Records of spatial reasoning questions:
-.-.-

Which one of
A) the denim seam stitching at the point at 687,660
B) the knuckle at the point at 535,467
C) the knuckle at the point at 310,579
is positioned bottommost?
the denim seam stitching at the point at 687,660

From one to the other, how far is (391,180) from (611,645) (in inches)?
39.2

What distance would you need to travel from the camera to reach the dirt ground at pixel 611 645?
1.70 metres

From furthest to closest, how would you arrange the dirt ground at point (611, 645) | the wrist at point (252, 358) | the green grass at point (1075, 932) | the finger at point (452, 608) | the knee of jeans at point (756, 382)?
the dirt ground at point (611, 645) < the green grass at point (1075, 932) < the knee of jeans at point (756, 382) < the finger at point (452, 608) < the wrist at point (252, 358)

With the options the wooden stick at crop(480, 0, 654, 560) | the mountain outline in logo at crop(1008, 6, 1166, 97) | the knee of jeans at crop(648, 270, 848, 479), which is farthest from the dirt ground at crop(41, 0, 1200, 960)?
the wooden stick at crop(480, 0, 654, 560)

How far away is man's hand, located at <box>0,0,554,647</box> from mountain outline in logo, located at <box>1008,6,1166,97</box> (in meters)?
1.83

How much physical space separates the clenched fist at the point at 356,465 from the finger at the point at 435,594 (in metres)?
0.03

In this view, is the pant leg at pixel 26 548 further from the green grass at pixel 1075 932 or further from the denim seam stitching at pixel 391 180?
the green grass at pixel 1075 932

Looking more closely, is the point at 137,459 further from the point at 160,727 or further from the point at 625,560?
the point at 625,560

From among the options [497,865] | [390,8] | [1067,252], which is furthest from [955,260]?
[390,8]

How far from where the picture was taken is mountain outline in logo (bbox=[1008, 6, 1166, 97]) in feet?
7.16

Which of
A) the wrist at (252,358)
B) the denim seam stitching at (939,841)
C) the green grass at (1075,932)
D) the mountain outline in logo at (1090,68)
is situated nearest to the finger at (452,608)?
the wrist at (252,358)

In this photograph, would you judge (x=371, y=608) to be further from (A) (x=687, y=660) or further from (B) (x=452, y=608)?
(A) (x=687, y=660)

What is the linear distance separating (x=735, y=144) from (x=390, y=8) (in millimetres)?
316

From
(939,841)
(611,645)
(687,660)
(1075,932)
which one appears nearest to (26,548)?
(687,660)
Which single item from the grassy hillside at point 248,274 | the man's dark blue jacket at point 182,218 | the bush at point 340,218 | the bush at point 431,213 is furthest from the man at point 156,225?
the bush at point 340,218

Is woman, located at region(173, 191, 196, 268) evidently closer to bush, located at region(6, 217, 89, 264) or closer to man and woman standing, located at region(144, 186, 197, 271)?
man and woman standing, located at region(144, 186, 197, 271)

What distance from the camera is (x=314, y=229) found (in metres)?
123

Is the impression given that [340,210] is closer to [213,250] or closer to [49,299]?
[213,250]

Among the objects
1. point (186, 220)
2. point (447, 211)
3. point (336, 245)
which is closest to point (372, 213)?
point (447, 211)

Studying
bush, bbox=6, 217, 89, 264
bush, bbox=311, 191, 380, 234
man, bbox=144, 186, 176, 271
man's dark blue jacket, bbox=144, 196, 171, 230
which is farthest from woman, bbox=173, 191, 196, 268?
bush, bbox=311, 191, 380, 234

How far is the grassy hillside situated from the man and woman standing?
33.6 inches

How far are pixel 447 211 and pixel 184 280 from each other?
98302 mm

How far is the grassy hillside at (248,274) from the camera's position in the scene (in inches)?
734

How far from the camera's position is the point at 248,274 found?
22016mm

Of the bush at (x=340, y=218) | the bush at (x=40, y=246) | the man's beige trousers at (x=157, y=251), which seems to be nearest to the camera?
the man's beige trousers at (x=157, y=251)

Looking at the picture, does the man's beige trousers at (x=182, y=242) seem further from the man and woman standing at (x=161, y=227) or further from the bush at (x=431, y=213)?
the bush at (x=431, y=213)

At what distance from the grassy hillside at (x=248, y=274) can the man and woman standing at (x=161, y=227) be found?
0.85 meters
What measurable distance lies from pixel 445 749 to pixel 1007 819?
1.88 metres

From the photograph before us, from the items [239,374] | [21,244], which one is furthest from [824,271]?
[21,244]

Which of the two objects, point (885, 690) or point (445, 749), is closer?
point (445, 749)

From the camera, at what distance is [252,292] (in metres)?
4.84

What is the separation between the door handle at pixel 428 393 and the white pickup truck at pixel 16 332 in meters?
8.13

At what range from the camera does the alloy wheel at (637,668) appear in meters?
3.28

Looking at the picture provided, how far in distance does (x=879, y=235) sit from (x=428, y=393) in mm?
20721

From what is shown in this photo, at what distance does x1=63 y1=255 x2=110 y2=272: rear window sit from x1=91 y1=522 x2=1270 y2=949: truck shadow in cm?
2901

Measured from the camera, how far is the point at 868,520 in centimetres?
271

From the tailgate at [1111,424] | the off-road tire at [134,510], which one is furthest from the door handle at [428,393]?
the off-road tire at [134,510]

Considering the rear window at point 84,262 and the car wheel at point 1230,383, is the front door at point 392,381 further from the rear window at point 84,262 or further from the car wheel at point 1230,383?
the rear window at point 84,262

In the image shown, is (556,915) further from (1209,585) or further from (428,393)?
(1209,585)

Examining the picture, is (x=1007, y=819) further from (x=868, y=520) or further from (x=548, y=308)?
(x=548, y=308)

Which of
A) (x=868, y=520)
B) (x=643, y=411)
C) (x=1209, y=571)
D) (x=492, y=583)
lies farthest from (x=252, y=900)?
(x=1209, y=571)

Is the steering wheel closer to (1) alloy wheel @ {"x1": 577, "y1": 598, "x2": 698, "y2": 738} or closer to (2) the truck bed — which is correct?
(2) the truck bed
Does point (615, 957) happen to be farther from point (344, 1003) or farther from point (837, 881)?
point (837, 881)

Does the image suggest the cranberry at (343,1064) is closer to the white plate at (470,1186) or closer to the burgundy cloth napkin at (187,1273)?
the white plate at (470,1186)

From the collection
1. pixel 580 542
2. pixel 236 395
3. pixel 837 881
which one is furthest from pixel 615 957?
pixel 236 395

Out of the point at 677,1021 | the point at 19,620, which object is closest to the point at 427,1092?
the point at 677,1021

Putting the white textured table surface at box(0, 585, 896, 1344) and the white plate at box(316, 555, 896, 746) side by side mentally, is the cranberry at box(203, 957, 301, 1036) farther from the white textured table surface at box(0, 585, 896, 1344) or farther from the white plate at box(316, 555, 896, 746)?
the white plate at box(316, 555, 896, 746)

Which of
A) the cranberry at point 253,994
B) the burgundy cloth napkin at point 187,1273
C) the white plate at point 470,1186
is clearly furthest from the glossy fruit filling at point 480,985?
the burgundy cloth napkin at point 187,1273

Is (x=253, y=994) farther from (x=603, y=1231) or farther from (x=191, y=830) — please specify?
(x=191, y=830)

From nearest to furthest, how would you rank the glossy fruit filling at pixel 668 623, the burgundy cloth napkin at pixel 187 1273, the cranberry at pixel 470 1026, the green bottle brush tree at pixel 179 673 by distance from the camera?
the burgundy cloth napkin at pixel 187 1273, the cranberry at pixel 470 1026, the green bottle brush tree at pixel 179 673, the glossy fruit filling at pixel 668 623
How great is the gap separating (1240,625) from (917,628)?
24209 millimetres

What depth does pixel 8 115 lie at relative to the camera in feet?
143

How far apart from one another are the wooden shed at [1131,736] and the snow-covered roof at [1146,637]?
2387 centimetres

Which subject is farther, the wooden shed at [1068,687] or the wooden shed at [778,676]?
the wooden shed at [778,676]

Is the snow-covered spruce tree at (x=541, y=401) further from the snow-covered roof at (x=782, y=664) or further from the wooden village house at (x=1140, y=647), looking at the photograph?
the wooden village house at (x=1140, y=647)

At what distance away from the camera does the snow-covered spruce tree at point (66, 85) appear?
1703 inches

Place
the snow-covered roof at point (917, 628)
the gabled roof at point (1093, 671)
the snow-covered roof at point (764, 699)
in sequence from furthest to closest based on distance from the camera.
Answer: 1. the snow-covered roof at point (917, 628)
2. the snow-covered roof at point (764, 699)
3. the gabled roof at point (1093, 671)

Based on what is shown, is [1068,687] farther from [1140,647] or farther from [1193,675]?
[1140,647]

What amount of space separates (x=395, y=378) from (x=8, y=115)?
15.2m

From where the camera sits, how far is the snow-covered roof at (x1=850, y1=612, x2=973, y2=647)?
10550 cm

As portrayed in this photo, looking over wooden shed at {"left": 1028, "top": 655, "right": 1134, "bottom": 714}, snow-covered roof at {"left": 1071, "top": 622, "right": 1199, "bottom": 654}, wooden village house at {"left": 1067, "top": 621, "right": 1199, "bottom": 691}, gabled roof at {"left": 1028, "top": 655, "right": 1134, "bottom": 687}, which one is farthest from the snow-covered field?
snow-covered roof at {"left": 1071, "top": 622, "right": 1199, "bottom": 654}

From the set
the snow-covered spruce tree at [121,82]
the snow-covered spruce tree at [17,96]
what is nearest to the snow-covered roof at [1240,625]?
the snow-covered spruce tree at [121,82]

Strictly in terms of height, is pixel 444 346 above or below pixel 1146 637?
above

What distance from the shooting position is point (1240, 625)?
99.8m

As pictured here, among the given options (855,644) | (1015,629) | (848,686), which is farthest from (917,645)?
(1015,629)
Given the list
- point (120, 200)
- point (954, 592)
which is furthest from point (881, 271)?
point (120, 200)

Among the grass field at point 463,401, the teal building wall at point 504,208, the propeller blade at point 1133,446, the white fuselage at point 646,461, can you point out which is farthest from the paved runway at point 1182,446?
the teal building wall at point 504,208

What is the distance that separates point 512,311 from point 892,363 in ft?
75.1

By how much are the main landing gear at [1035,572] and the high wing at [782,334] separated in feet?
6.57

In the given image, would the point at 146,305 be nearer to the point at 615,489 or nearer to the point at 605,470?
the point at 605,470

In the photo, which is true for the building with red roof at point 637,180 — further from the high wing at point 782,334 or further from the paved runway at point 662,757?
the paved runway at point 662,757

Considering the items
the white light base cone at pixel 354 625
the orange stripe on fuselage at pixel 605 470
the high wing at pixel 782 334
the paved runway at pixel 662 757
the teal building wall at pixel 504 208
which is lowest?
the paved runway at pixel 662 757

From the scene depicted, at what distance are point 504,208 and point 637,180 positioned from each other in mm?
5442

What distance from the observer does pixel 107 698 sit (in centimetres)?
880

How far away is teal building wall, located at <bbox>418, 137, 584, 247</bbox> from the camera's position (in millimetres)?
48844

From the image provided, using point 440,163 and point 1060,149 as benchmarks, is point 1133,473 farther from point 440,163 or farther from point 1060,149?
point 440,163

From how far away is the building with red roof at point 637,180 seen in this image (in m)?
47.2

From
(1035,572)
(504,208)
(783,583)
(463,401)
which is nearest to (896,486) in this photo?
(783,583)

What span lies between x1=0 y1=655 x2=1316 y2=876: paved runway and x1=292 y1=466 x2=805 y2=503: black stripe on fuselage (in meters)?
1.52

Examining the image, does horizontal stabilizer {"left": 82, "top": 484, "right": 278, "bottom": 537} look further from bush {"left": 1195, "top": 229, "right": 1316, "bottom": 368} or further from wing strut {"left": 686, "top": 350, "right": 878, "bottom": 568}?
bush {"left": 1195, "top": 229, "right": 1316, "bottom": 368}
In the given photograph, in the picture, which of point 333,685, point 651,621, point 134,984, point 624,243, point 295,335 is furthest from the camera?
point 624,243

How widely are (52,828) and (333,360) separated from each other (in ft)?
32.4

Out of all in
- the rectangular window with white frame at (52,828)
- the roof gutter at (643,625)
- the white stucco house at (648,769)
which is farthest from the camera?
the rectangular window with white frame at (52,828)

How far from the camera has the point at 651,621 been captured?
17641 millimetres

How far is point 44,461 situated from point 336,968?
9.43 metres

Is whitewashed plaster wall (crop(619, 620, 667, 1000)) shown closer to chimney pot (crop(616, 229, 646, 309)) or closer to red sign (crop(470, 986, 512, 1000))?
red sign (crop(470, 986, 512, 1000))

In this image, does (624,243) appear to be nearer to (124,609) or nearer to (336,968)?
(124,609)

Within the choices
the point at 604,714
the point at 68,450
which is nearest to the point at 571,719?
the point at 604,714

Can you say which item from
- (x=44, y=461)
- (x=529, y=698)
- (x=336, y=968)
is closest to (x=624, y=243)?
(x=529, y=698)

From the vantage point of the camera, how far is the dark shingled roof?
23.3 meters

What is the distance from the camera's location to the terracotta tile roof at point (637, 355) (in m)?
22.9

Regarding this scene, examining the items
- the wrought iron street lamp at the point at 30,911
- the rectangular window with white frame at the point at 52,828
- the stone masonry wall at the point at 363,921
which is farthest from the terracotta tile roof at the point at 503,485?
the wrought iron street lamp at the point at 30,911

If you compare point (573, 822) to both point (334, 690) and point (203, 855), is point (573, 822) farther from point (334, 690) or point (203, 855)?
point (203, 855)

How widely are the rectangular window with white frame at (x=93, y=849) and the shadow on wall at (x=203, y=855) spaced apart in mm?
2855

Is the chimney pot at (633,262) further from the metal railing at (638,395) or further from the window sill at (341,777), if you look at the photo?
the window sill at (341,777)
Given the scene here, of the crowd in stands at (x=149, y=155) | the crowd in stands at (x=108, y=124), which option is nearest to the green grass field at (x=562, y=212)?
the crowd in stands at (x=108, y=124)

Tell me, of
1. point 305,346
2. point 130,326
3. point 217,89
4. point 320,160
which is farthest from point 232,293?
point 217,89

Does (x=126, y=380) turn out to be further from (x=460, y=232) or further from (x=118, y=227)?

-.-.-

| TASK TO COMPLETE |
Print exactly the lines above, starting at the line that contains "If you compare" and ending with the last line of the records, both included.

| OUTPUT OF THE EXERCISE |
If you compare point (573, 822) to both point (334, 690) and point (203, 855), is point (573, 822) farther from point (334, 690) or point (203, 855)?
point (203, 855)

How widely are the rectangular window with white frame at (x=93, y=849) and the shadow on wall at (x=203, y=855) spaced apart in mm?
2855

Is the chimney pot at (633,262) further from the metal railing at (638,395) or further from the window sill at (341,777), if you look at the photo?
the window sill at (341,777)
Given the scene here, of the crowd in stands at (x=149, y=155) | the crowd in stands at (x=108, y=124), which option is nearest to the green grass field at (x=562, y=212)?
the crowd in stands at (x=108, y=124)

Tell me, of
1. point 305,346
2. point 130,326
3. point 217,89
4. point 320,160
which is farthest from point 232,293?
point 217,89

Does (x=126, y=380) turn out to be further from (x=460, y=232) or further from (x=118, y=227)?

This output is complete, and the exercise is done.